26. November 2019, 9:30 – 16:00 Uhr
im KuBuS – Zentrum für Kultur, Begegnung und Sport (Theobald Renner Straße 1a, 07747 Jena)

Die Beschäftigung mit dem Thema Schönheit und Aussehen gehört zum Alltag vieler Mädchen* und Jungen*. Sei es durch die intensive Beschäftigung mit Make Up und Kleidung, alltägliche Kommentare über den eigenen oder andere Körper, Nahrungsmittelverzicht oder -einschränkung oder exzessives Sporttreiben. Oft ist das Thema dabei mit Druck und Stress verbunden. In der Auseinandersetzung mit Schönheit und dem eigenen Körper können jedoch auch viele stärkende Elemente stecken, wie zum Beispiel auch die fat empowerment Bewegung zeigt.

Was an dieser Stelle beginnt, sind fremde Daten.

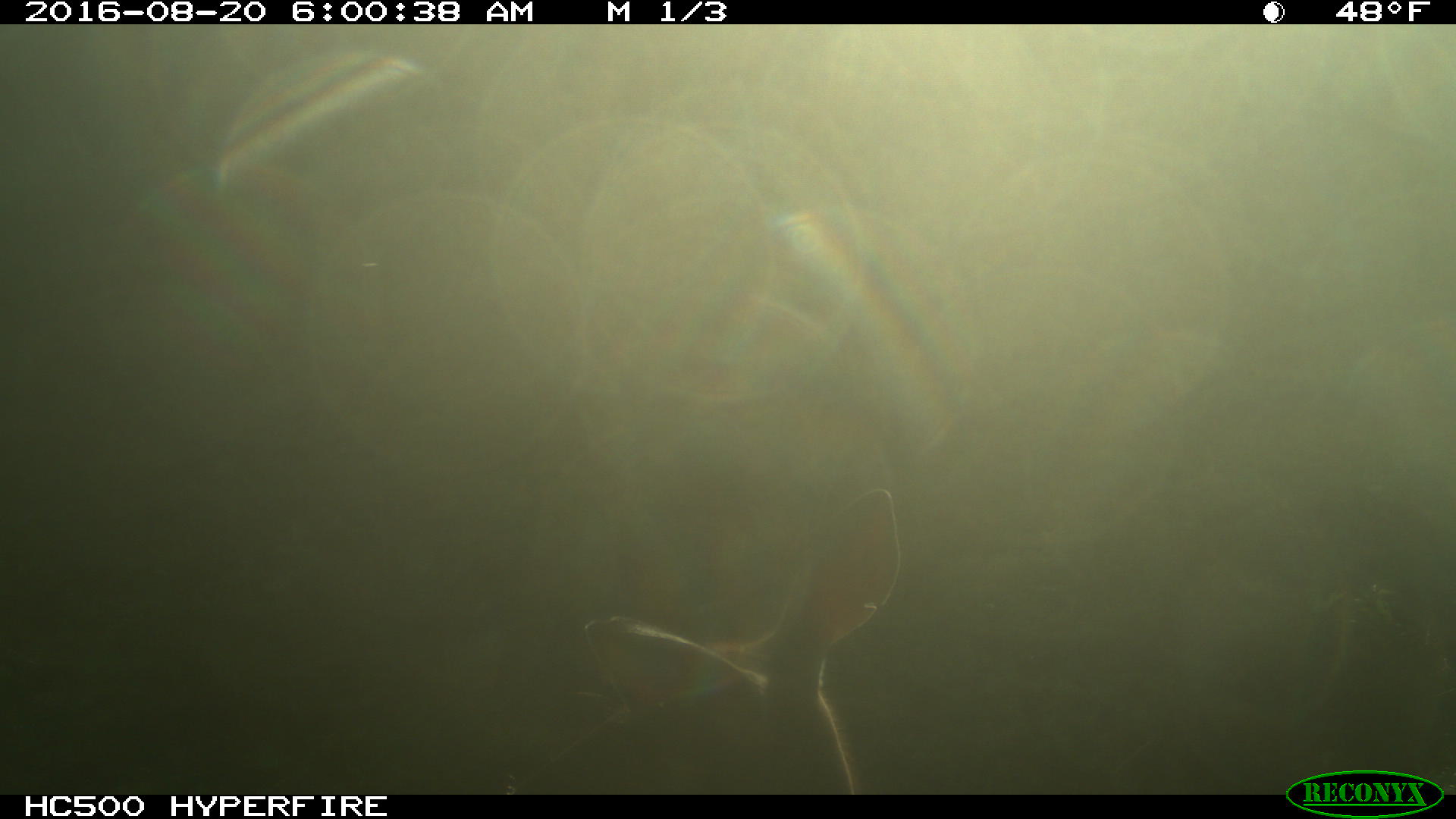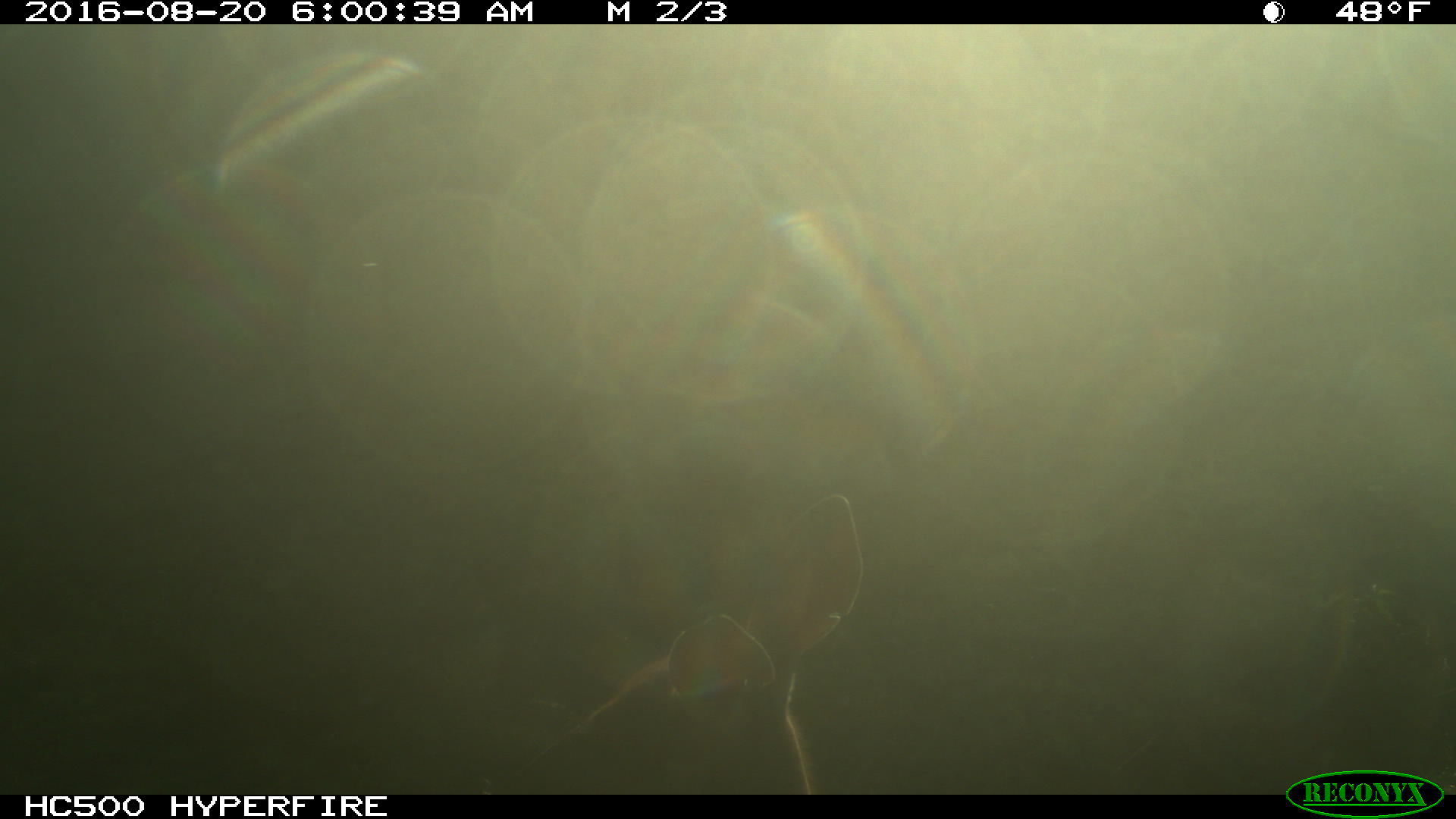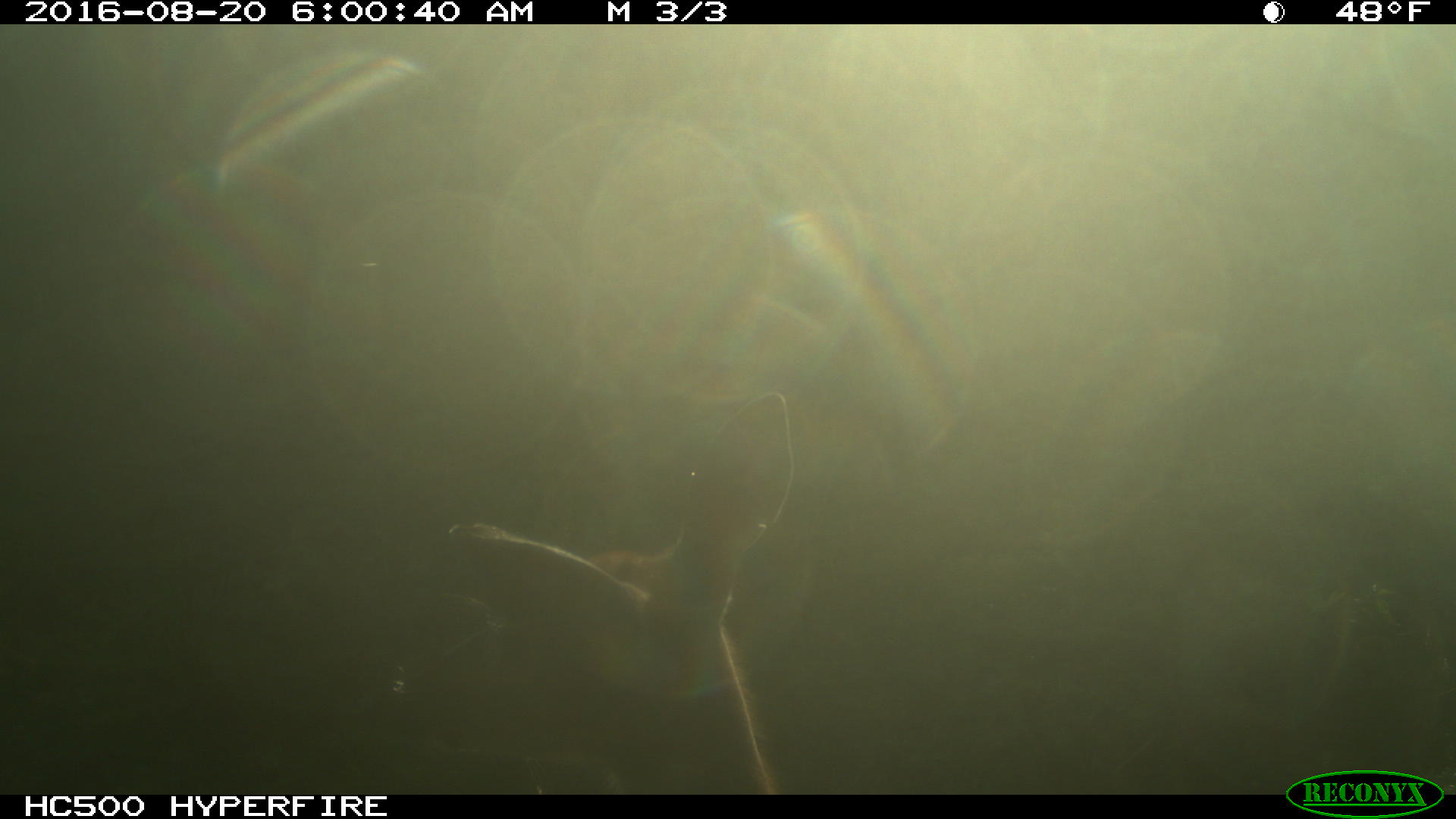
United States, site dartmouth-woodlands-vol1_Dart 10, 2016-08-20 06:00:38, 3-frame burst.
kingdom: Animalia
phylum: Chordata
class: Mammalia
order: Artiodactyla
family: Cervidae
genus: Odocoileus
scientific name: Odocoileus virginianus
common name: white-tailed deer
White-tailed deer (Odocoileus virginianus).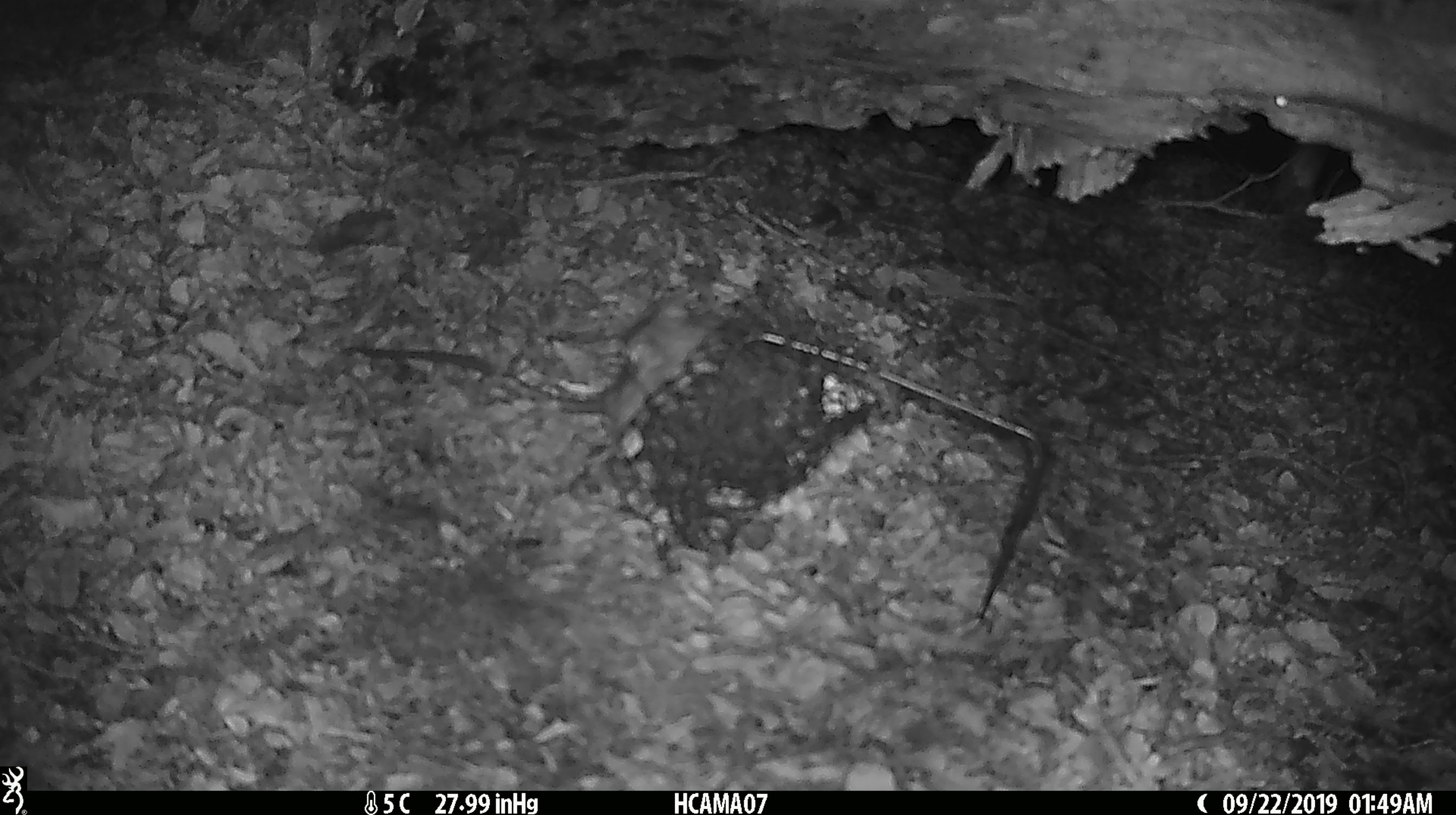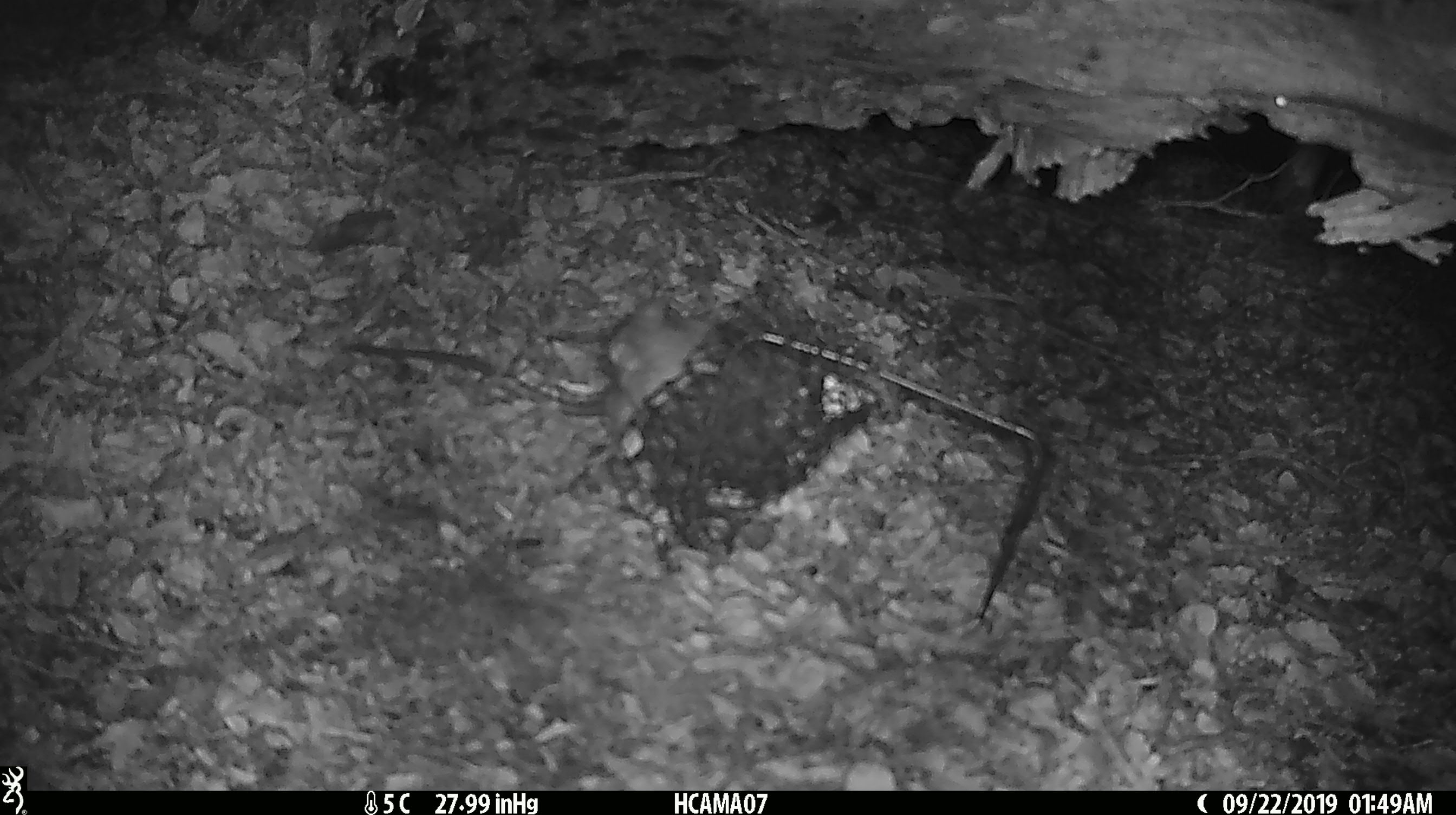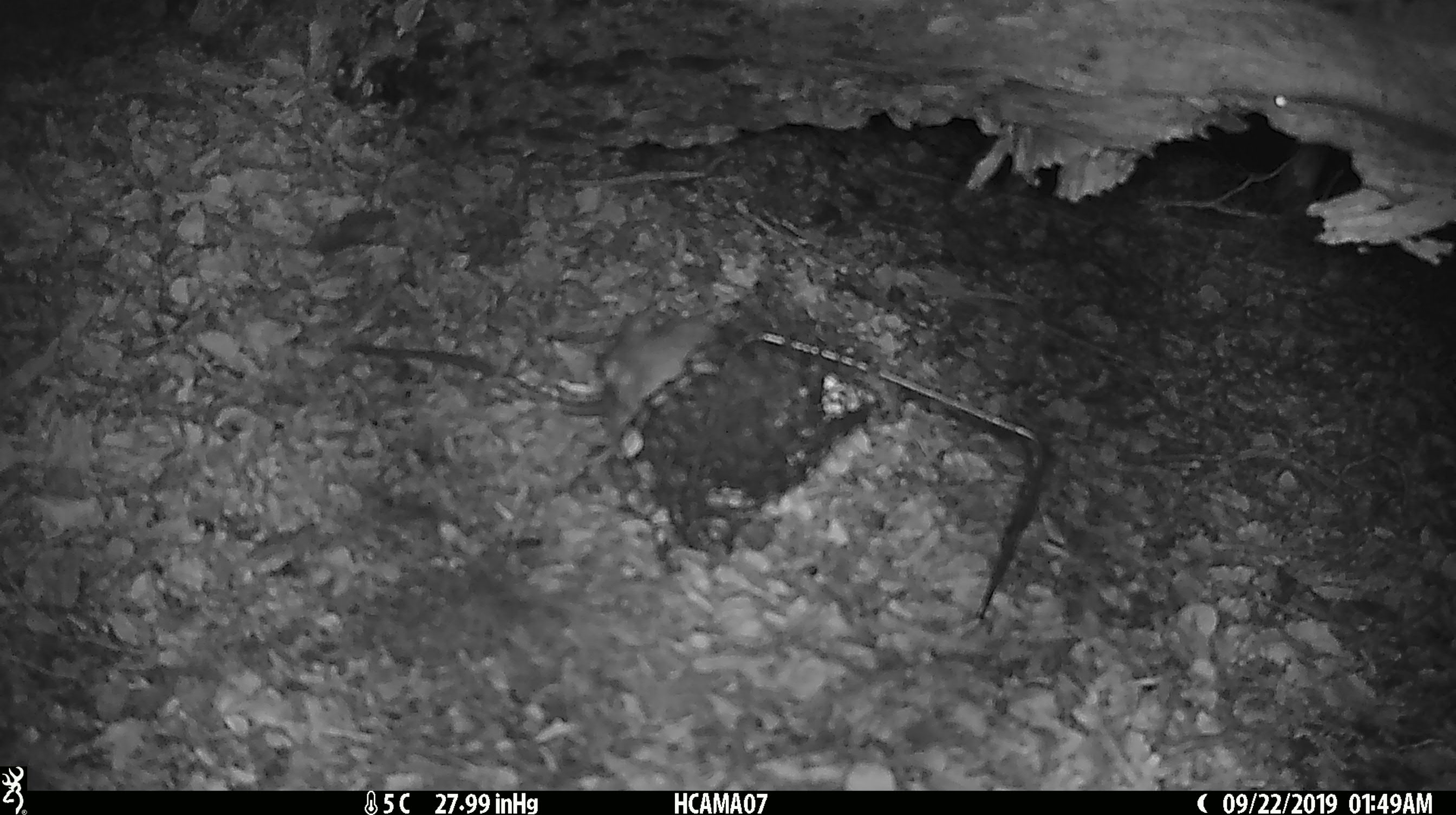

Im Rahmen des Fachtags zum Thema "Wer schön sein will, muss leiden!?" möchten wir deshalb gerne eine Brücke schlagen zwischen theoretischem Wissen, Selbstreflexion und praktischer Arbeit mit Jungen* und Mädchen*. Wir möchten gängige Schönheitsnormen, die in unseren und den Köpfen der Kinder und Jugendlichen stecken, hinterfragen:

  • Wie entstehen gängige Schönheitsbilder und wie kommen Schönheitsnormen zustande?
  • Welche Rolle spielen Medien und gesellschaftliche Normen dabei?
  • Welche Rolle spielt das Thema in der Lebenswelt der Jugendlichen und gibt es Unterschiede im „Schönheitshandeln“ von Jungen* und Mädchen*?
  • Wie können Fachkräfte damit umgehen?

Diesen und wahrscheinlich vielen weiteren Fragen wollen wir uns gerne bei diesem Fachtag annähern und bei aller Ernsthaftigkeit des Themas den Fokus auf die bestärkende Auseinandersetzung legen.

Die Anmeldung zu unserem Fachtag erfolgt mit einer formlosen Mail. Anmeldeschluss ist der 01.11.2019.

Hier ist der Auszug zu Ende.